There are a significant number of factors that could cause our actual results to differ materially from statements made in this press release, including but not limited to: our limited operating history; our history of losses; intense competition in the market we compete in; fluctuations in our operating results; actual or perceived network or security incidents against us; actual or perceived defects, errors or vulnerabilities in our platform; our ability to successfully integrate any acquisitions and strategic investments; risks associated with managing our rapid growth; general global, political, economic, and macroeconomic climate, including but not limited to, the impacts from the current U.S. presidential administration; changes in tariffs and trade restrictions, actual or perceived instability in the banking industry; supply chain disruptions; a potential recession, inflation, and interest rate volatility; geopolitical conflicts around the world; our ability to attract new and retain existing customers, or renew and expand our relationships with them; the ability of our platform to effectively interoperate within our customers' IT infrastructure; disruptions or other business interruptions that affect the availability of our platform including cybersecurity incidents; the failure to timely develop and achieve market acceptance of new products and subscriptions as well as existing products, subscriptions and support offerings; rapidly evolving technological developments in the market for security products and subscription and support offerings; length of sales cycles; and risks of securities class action litigation.

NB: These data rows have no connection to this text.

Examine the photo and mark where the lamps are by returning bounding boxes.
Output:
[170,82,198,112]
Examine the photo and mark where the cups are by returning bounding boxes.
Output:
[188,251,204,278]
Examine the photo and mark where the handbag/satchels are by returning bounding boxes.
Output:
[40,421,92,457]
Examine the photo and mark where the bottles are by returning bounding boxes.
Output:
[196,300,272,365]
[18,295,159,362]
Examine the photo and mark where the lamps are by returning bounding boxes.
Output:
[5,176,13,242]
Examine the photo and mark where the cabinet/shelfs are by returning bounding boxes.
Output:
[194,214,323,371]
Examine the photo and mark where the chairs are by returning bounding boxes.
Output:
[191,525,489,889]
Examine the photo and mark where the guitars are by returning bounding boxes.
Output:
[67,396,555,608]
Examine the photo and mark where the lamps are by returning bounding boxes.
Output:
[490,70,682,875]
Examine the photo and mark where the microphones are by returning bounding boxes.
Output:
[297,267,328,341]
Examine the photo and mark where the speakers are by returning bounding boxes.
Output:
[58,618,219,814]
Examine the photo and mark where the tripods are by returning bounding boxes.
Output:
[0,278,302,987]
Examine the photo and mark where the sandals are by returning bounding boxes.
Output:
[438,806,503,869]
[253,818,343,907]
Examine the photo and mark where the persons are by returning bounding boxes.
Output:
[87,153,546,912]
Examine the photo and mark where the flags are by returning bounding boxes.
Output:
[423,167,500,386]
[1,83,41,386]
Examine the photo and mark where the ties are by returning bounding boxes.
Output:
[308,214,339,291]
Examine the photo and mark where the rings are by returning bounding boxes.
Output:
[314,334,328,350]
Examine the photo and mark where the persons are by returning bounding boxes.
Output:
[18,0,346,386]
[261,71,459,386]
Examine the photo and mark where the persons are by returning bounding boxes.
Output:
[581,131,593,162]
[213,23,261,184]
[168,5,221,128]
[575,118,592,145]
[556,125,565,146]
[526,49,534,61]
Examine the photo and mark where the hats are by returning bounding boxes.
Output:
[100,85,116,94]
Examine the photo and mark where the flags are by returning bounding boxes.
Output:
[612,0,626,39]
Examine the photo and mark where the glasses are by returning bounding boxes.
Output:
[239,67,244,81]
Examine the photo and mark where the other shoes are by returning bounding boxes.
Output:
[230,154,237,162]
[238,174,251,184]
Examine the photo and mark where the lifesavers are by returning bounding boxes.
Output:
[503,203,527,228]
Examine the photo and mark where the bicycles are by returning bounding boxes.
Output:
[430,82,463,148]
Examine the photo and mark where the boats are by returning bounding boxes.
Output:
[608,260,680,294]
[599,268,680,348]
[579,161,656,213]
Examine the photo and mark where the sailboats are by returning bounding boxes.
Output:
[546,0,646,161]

Additional risks and uncertainties that could affect our financial results are included under the captions “Risk Factors” and “Management’s Discussion and Analysis of Financial Condition and Results of Operations” set forth in our filings and reports with the Securities and Exchange Commission (“SEC”), including our most recently filed Annual Report on Form 10-K, subsequent Quarterly Reports on Form 10-Q and other filings and reports that we may file from time to time with the SEC, copies of which are available on our website at investors.sentinelone.com and on the SEC’s website at www.sec.gov.

You should not rely on these forward-looking statements, as actual outcomes and results may differ materially from those contemplated by these forward-looking statements as a result of such risks and uncertainties. All forward-looking statements in this press release are based on information and estimates available to us as of the date hereof, and were based on current expectations, estimates, forecasts, and projections as well as the beliefs and assumptions of management. We do not assume any obligation to update the forward-looking statements provided to reflect events that occur or circumstances that exist after the date of this press release or to reflect new information or the occurrence of unexpected events, except as required by law. We may not actually achieve the plans, intentions, or expectations disclosed in our forward-looking statements, and you should not place undue reliance on our forward-looking statements.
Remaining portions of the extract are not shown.